# Problem requirements
Report each line of the rows below that contains the string "respondents". Matching is case-sensitive.

[Quantitative chart reasoning data]
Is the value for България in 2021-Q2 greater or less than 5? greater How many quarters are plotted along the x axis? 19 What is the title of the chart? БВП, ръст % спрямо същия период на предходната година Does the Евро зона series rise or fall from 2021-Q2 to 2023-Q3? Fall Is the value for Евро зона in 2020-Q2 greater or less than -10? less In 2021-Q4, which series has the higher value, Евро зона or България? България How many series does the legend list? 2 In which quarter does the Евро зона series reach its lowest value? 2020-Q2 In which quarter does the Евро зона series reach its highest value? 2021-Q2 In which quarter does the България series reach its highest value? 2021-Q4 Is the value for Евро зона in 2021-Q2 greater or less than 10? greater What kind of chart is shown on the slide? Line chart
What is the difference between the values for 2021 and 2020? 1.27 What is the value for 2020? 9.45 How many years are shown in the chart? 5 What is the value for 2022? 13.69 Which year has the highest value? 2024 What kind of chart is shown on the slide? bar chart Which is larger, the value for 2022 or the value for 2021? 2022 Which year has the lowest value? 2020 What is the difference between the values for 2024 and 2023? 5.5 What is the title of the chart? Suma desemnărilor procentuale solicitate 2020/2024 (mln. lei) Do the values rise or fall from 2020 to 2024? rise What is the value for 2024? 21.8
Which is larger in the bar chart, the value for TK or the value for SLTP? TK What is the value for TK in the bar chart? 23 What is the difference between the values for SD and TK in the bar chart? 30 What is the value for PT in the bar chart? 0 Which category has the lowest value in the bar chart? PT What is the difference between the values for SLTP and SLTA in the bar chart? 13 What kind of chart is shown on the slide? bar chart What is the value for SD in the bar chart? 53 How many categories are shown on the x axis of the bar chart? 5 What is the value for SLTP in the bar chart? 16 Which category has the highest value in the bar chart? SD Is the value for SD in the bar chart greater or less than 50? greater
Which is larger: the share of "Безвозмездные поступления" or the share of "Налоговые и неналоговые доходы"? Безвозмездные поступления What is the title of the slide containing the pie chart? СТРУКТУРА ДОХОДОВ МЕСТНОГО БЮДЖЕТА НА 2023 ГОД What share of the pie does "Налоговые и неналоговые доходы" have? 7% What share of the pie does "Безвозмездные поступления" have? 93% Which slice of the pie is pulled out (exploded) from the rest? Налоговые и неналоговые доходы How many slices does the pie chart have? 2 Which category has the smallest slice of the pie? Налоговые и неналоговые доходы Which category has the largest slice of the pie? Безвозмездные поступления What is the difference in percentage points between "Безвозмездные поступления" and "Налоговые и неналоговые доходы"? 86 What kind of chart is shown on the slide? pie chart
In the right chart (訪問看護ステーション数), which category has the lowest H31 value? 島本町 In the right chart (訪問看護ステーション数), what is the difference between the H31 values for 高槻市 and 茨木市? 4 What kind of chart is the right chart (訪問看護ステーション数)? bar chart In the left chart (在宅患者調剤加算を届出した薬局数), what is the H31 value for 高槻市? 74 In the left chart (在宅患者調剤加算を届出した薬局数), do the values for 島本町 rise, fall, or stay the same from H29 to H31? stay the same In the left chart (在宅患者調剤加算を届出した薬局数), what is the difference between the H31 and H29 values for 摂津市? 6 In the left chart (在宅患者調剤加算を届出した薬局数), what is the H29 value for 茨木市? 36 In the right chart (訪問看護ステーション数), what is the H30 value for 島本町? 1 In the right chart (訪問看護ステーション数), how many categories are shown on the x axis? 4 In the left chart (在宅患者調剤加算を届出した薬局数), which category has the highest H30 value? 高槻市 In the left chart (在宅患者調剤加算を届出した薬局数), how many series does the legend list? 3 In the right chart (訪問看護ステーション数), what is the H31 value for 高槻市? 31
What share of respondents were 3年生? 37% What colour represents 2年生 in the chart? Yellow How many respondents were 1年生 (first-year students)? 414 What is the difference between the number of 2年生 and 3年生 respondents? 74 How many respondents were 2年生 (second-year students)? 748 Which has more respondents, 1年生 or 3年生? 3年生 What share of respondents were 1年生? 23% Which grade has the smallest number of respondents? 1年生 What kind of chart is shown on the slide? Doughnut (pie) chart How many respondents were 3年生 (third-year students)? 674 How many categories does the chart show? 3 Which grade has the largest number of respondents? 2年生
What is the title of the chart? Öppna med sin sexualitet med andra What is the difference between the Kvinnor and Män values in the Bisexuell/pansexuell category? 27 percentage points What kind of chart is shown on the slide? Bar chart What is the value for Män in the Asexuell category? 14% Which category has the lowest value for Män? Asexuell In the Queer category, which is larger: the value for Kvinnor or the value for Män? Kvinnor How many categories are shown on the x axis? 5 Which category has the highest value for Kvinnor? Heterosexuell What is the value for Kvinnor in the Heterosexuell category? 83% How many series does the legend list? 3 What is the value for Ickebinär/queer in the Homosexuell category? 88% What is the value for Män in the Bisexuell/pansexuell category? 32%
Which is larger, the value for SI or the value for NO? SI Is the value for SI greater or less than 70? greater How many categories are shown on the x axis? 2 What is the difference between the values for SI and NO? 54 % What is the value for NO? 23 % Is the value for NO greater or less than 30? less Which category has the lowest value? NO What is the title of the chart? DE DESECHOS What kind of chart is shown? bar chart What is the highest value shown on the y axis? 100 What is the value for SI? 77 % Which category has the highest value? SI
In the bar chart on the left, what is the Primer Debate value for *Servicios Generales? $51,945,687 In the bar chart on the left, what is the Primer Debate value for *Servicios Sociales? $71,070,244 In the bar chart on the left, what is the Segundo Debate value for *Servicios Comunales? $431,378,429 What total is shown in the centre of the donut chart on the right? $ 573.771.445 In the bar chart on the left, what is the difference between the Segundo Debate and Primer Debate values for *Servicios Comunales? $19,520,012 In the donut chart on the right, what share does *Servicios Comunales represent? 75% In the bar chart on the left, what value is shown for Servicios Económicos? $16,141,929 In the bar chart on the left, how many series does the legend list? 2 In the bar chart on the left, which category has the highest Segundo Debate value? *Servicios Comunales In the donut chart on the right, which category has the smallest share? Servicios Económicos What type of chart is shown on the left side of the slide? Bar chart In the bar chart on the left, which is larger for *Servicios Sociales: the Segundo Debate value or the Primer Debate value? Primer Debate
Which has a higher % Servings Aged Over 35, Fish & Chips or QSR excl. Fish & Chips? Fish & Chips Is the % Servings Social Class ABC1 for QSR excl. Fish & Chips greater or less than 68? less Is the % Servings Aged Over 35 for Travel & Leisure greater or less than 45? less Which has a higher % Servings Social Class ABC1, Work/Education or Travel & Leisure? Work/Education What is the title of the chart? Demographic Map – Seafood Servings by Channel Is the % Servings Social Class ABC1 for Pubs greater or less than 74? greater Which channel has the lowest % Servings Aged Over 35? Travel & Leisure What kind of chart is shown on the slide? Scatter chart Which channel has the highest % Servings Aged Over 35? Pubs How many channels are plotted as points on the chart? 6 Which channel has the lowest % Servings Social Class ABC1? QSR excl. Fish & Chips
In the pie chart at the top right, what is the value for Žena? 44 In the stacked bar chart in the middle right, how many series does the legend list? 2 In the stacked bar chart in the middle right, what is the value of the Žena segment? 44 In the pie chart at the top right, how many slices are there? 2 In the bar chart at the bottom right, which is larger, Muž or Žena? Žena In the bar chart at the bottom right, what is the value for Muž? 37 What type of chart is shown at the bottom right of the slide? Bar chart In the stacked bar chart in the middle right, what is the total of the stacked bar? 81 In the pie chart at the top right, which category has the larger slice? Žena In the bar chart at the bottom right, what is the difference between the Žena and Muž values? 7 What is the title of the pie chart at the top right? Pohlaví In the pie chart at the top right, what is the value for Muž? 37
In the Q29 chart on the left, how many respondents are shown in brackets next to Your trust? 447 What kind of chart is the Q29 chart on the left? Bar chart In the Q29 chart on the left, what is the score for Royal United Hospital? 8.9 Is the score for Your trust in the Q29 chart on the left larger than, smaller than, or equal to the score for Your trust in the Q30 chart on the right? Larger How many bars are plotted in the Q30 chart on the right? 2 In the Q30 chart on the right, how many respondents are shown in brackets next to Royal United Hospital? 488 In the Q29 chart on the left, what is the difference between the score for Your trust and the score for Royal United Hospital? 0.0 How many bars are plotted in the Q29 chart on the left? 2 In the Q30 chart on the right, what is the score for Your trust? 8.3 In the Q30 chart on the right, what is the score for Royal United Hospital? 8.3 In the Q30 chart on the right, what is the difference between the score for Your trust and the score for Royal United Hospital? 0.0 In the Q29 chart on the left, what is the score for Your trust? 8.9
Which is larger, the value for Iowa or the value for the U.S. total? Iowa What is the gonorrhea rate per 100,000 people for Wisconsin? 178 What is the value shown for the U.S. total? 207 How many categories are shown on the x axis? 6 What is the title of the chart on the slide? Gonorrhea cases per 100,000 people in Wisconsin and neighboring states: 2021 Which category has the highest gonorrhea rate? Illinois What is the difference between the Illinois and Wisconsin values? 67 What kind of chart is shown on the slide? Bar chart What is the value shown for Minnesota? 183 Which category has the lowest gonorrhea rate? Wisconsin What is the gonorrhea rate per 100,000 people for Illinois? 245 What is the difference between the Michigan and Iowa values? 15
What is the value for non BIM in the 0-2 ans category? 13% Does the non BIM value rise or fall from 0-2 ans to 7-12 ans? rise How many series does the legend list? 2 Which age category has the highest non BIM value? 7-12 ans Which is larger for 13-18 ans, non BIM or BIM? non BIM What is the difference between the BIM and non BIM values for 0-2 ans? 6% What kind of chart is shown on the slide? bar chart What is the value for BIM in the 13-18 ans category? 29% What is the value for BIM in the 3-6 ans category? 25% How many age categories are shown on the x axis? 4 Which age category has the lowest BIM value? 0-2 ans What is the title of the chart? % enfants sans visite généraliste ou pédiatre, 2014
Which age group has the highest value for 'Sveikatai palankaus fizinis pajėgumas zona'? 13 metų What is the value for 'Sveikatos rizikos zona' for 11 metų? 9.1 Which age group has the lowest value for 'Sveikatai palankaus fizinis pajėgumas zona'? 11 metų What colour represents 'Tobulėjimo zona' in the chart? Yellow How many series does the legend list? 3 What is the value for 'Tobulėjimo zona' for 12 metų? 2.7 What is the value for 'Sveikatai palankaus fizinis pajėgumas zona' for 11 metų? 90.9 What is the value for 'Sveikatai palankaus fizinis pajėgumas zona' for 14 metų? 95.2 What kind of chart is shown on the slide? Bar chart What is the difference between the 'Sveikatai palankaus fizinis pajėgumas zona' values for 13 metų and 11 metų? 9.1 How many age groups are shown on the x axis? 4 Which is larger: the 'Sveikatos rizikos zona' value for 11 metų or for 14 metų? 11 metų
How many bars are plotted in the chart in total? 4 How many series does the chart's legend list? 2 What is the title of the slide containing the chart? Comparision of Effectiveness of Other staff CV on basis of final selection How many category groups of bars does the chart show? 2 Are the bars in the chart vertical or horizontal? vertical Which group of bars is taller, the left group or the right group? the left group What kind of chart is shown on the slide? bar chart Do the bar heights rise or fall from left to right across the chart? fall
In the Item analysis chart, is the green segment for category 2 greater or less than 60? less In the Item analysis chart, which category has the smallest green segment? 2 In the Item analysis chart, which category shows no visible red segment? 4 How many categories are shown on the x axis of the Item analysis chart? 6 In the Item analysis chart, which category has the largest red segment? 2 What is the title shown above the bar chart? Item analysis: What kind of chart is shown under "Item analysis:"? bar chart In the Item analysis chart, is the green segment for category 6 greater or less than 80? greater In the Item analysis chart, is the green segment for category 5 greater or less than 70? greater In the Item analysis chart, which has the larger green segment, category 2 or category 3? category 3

# Response to the task
What share of respondents were 3年生? 37% What colour represents 2年生 in the chart? Yellow How many respondents were 1年生 (first-year students)? 414 What is the difference between the number of 2年生 and 3年生 respondents? 74 How many respondents were 2年生 (second-year students)? 748 Which has more respondents, 1年生 or 3年生? 3年生 What share of respondents were 1年生? 23% Which grade has the smallest number of respondents? 1年生 What kind of chart is shown on the slide? Doughnut (pie) chart How many respondents were 3年生 (third-year students)? 674 How many categories does the chart show? 3 Which grade has the largest number of respondents? 2年生
In the Q29 chart on the left, how many respondents are shown in brackets next to Your trust? 447 What kind of chart is the Q29 chart on the left? Bar chart In the Q29 chart on the left, what is the score for Royal United Hospital? 8.9 Is the score for Your trust in the Q29 chart on the left larger than, smaller than, or equal to the score for Your trust in the Q30 chart on the right? Larger How many bars are plotted in the Q30 chart on the right? 2 In the Q30 chart on the right, how many respondents are shown in brackets next to Royal United Hospital? 488 In the Q29 chart on the left, what is the difference between the score for Your trust and the score for Royal United Hospital? 0.0 How many bars are plotted in the Q29 chart on the left? 2 In the Q30 chart on the right, what is the score for Your trust? 8.3 In the Q30 chart on the right, what is the score for Royal United Hospital? 8.3 In the Q30 chart on the right, what is the difference between the score for Your trust and the score for Royal United Hospital? 0.0 In the Q29 chart on the left, what is the score for Your trust? 8.9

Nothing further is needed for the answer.